The Republican officials facing this case, which features the South Carolina State Conference of the NAACP and an individual voter as plaintiffs, argued that those behind it “failed to plausibly plead racial gerrymandering and that this is, in reality, a non-justiciable partisan gerrymandering action disguised as a racial gerrymandering action,” as recapped by the court. In other words, Republican officials claimed that concerns about the impact on Democratic chances in elections were the real issue here, rather than worries about the ability of specific marginalized communities to make their voices heard in elections, regardless of their political affiliations. The court found that plaintiffs’ “detailed allegations, though far from conclusive, are sufficient to ‘plausibly’ allege that race predominated the redistricting process in the challenged districts.” The plaintiffs effectively established their case, the court concluded, and now further proceedings are forthcoming.

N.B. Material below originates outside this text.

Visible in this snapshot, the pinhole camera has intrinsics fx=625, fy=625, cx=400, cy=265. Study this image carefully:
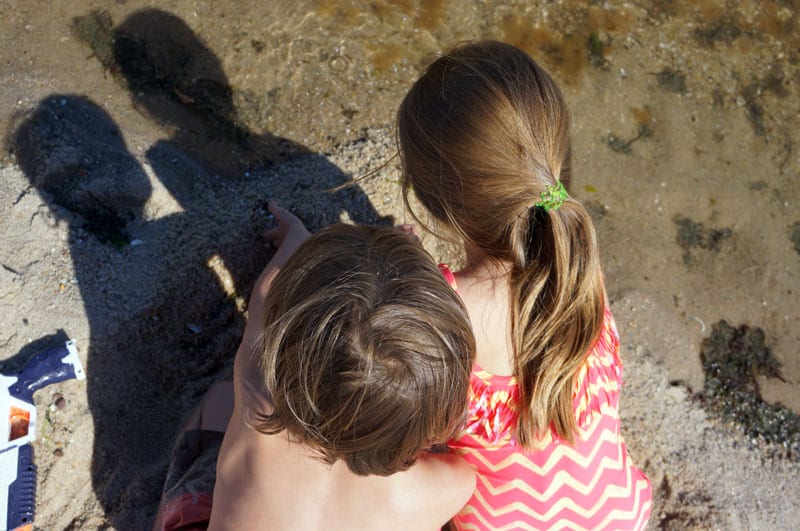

Democracy Docket states that the trial in this case “has been postponed to a later date so that the parties can engage in settlement negotiations.” Leah Aden, who works as deputy director of litigation at the NAACP Legal Defense and Educational Fund, Inc. (LDF) said late last year in relation to court proceedings over South Carolina’s state legislative district lines that, with those challenged lines in place, “Black voters will have fewer opportunities to elect candidates of choice or influence elections and thus have representatives who will be responsive to their needs for housing, economic, educational, and public safety opportunities.”

South Carolina isn’t in any respect the only venue for challenges to political manipulations of the post-census redistricting process by Republicans. New litigation was recently unveiled in Kansas, where Republicans in the state legislature put a startlingly gerrymandered Congressional map in place over the veto of Democratic Governor Laura Kelly. (State legislators had the votes to override the veto.) That map splits off part of Wyandotte County — the state’s most racially and ethnically diverse county — for the first time in four decades, putting the area in two separate U.S. House districts for the next electoral cycle. The district that Wyandotte currently sits entirely within  — but which will be sharply re-configured for upcoming elections if this map is allowed to stand — is represented by Rep. Sharice Davids, the only Democratic member of Kansas’s current Congressional delegation.